> **AVAILABLE DATA**:
::::::::::

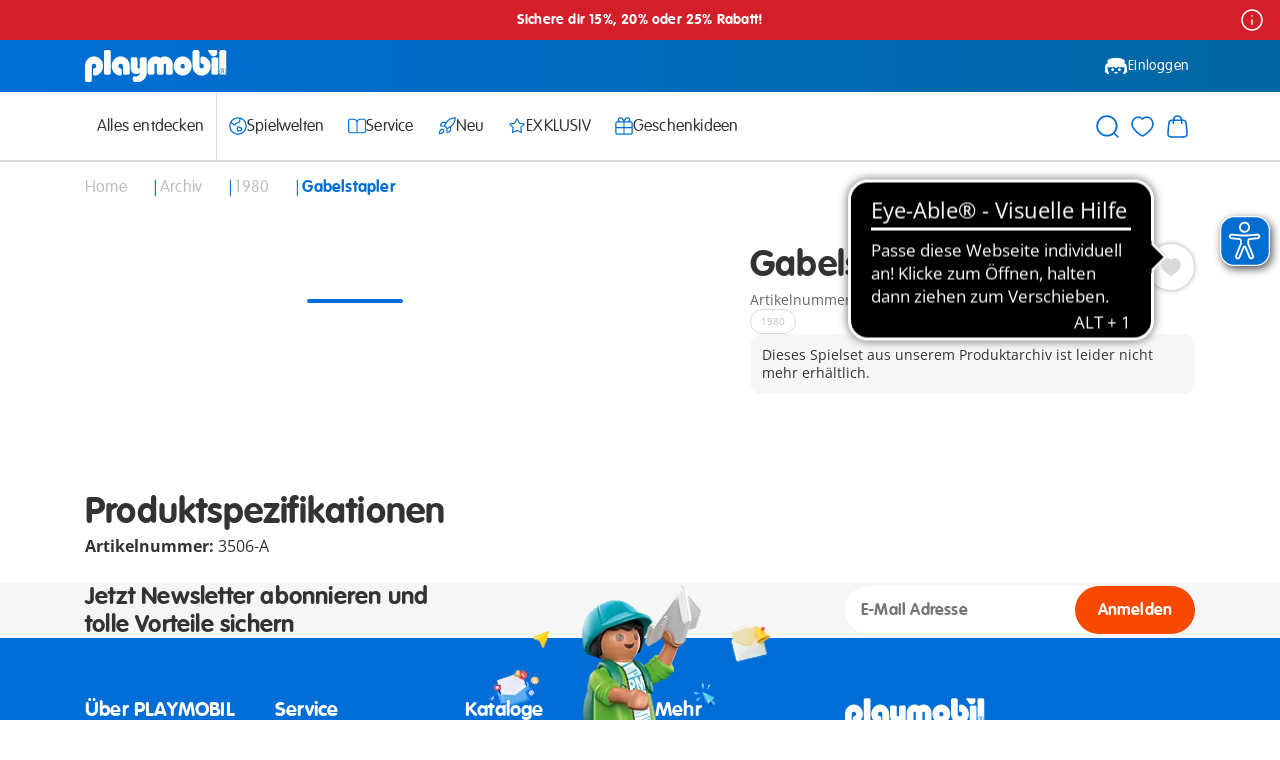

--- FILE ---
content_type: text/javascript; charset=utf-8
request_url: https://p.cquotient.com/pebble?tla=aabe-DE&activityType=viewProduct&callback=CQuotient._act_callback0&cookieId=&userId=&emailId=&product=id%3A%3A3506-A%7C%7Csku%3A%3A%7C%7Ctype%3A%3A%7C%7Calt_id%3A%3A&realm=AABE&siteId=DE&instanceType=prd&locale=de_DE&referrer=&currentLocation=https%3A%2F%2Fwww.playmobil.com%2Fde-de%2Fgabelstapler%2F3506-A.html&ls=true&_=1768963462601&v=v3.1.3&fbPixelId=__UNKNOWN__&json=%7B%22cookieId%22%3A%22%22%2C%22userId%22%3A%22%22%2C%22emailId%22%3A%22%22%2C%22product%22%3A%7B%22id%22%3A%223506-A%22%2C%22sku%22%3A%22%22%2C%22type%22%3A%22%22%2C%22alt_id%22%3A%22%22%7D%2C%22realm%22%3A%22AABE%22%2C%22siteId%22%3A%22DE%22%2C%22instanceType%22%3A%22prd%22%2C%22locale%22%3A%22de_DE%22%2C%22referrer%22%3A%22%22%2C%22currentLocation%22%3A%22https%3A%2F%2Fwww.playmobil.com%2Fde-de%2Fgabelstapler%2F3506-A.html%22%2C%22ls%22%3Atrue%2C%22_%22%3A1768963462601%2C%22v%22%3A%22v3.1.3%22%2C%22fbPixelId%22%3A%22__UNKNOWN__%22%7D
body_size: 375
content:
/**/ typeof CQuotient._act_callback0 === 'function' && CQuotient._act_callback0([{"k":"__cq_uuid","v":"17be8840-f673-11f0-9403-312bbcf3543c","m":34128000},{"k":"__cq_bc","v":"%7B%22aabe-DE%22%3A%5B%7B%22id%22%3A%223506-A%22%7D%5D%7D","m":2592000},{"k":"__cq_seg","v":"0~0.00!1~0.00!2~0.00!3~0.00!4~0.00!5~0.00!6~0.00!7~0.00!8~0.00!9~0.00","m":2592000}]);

::::::::::

> **TASK STATEMENT**: Among the records above, count the lines that include the word "CQuotient" and state the number by itself.

> **ANSWER SECTION**: 2